Astronomers Discover A New Galaxy

The recent discovery by the new James Webb Space Telescope.

A new galaxy has been discovered with some of the oldest stars in the universe ever discovered. A new telescope named the James Webb Space Telescope has debuted taking a “Deep Field” image. The image has beautiful colors and truly represents endless space and time. Scientists used the data from the image to try to identify a strange, ancient, and fascinating object found in space.

The Sparkler is a recently discovered global cluster that lies about nine billion light-years away from us. Its light, which has only reached us now, began 4.5 billion years after the big bang, just after stars could form. The Sparkler got its name from the discovered compact objects, which appeared as small, red, and yellow dots surrounding it. The researchers referred to these points as “flickers”, but it turned out that it was in fact a globular cluster.

The James Webb Space Telescope

High-resolution snapshots of the JWST (James Webb Space Telescope) have thousands of diverse galaxies with dense clusters of millions of stars. The most interesting stars were those from a collection of a galaxy’s childhood, which contain new information and clues about its early stages of formation and growth.

“Watching the first images from JWST and discovering ancient globular clusters around distant galaxies was an incredible moment, one that was not possible with previous Hubble Space Telescope imagery,” said Dr Kartheik Iyer, a researcher for NASA.

After reviewing images from the telescope, NASA administrator Bill Nelson claimed that its deep field did not contain enough galaxy; he compared it to holding a grain of sand on your finger, extending your hand and arms, and then measuring the grain of sand skyward.

“Because we were able to observe the sparks over a range of wavelengths, we were able to model them and better understand their physical properties, such as their age and the number of stars they contain,” said Dr Iyer.

About 150 globular clusters are found in our galaxy, the Milky Way. The Astrophysical Journal Letters shed light on when and how these letters formed. They are all extremely old (over billions of years) and scientists find it extremely difficult to determine their age.
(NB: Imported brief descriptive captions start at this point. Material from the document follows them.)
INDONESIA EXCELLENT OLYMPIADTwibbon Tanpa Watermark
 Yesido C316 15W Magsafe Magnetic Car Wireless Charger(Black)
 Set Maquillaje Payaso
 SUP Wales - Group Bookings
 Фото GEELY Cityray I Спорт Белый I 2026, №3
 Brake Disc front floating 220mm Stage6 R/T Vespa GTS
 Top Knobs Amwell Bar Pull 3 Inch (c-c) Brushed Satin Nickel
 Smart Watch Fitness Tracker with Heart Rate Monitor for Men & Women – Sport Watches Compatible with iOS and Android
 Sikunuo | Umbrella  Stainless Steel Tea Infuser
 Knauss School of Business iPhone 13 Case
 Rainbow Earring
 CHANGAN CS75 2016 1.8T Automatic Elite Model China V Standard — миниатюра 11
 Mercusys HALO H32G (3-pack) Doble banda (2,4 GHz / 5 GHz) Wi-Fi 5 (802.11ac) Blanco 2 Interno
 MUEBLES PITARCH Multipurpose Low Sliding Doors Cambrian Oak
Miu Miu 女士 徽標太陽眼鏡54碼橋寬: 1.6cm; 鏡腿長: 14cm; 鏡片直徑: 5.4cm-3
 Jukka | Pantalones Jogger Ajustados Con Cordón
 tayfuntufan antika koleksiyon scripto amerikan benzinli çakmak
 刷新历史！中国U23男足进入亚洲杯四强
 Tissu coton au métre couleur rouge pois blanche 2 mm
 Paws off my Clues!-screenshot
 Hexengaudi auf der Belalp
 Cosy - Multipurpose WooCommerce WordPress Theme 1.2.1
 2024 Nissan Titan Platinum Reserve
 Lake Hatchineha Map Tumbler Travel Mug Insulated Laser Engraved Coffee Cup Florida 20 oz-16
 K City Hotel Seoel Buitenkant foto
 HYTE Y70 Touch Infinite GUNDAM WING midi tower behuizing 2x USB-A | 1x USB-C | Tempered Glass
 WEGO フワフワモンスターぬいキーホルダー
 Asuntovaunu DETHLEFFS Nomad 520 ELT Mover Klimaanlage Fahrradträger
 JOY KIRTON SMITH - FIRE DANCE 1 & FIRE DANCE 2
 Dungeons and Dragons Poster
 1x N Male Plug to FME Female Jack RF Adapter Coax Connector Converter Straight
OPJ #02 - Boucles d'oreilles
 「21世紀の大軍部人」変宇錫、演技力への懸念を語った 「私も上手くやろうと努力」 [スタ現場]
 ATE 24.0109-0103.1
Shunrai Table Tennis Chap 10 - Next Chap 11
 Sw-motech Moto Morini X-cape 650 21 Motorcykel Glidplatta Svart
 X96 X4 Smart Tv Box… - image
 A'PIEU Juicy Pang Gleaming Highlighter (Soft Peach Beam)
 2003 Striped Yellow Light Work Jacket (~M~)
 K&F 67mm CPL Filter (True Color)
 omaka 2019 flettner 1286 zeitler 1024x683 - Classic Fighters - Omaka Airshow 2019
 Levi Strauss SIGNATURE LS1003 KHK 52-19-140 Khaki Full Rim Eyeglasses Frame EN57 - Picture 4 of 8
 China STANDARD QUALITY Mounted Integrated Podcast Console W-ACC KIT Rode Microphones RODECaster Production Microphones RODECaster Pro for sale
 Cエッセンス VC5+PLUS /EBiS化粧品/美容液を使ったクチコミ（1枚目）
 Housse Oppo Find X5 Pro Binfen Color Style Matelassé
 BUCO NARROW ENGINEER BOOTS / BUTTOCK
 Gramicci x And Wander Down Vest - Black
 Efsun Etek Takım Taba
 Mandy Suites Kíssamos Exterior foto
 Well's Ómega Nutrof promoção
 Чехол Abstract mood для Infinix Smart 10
“These newly identified clusters formed near the first time it was even possible to form stars… We are observing the Sparkler as it was nine billion years ago, when the universe was no longer was only four and a half billion years old, looking at something that happened a long time ago,” said Dr Lamiya Mowla.

The scientists found three different images of the Sparkler in total, using different wavelengths, including spectrographic and infrared. Guessing the age of a star is nowhere near as easy as guessing the age of a human. It will take some time for these researchers to work out these details.

The sparks that were ignited by the Sparkler were revealed to be extraordinarily old, using spectroscopy (the examination of light). Scientists and researchers have not looked at oxygen emissions with measurable spectra emitted from more young clusters that are still forming stars.

The Hubble Telescope could barely see the Sparkler, the JWST magnified its snapshots by 100, thanks to gravitational lensing which is an effect that distorts what lies behind a cluster of galaxies in the foreground. You can think of it as a giant magnifying glass. Using the JWST telescope and its new technologies and techniques, it produced three separate images of the globular cluster, allowing astronomers to examine and study them.

Our galaxy, the Milky Way, is known to have around 150 globular stars, but no one yet knows exactly how and when exactly these thick, dense stars formed. Researchers and astronomers know that globular clusters can be extremely old, which makes calculating their age extremely difficult. Using very distant globular clusters to date some of the earliest stars in distant galaxies had never been done before until the creation of the JWST.

“The discovery of these new stars will definitely contribute to future science researches and will advance future student astronomers.” says Clarke.